Extrait
☆ ☆ ☆ ☆ ☆

Message par JdeB » 06 déc. 2018, 09:19

jeantoulouse a écrit :
05 déc. 2018, 17:40
J de B écrit :
Je reviens sur le Rihm. Il s'agit d'extraits de la pièce Torquato Tasso de Goethe ?
Il s'agit bien de Torquato Tasso, l’œuvre de Goethe. Wolfgang Rihm (né en 1952) a composé pour ses Pensées du Tasse une sorte de collage de quatre monologues du poète : acte V, scène 1, acte V scène 2, acte II scène 1, acte V scène 5. Voici la traduction (jointe au programme de salle) de quatre extraits de ces fragments :
1. "est-ce / Un sommeil qui t'a dompté, et pèse / Avec de lourdes chaines sur ton âme angoissée? "

☆ ☆ ☆ ☆ ☆

Données fournies

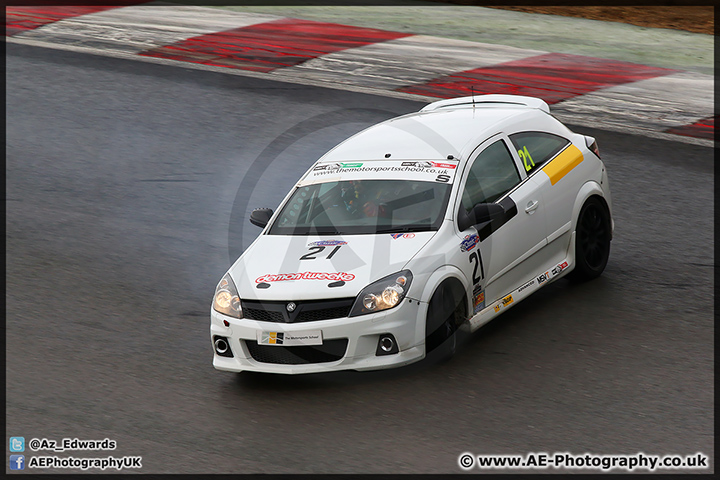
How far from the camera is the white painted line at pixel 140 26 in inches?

☆ ☆ ☆ ☆ ☆

Objectif énoncé 1
Reproduisez fidèlement la partie de l'extrait sur les Pensées du Tasse qui s'ouvre sur les mots contenant « Message par JdeB » et se clôt sur « de Goethe ? ».
Objectif énoncé 2
D'après l'extrait sur les Pensées du Tasse, en quelle année Wolfgang Rihm est-il né ?
Objectif énoncé 3
Prolongez l'extrait sur les Pensées du Tasse de Wolfgang Rihm au-delà de sa dernière phrase.
Les données fournies n'ont aucun lien avec l'extrait.

Résultat obtenu 1
Message par JdeB » 06 déc. 2018, 09:19

jeantoulouse a écrit :
05 déc. 2018, 17:40
J de B écrit :
Je reviens sur le Rihm. Il s'agit d'extraits de la pièce Torquato Tasso de Goethe ?

Résultat obtenu 2
En 1952.

Résultat obtenu 3
2. "Si je ne puis méditer ou composer des vers, / La vie n'est plus pour moi la vie. / Essaie de défendre au ver à soie de filer / Lorsque son fil le mène à la mort".
3. "plus que jamais /Je me sens double, (...) avec moi-même / Je me débats à nouveau dans une lutte confuse"/
4. La Nature nous a donné les larmes/ Le cri de douleur quand à la fin l'homme / Et à bout de force. ET à moi, don suprême, / Elle m'a laissé dans la douleur la mélodie et la parole / Pour pleurer ma détresse profonde et entière".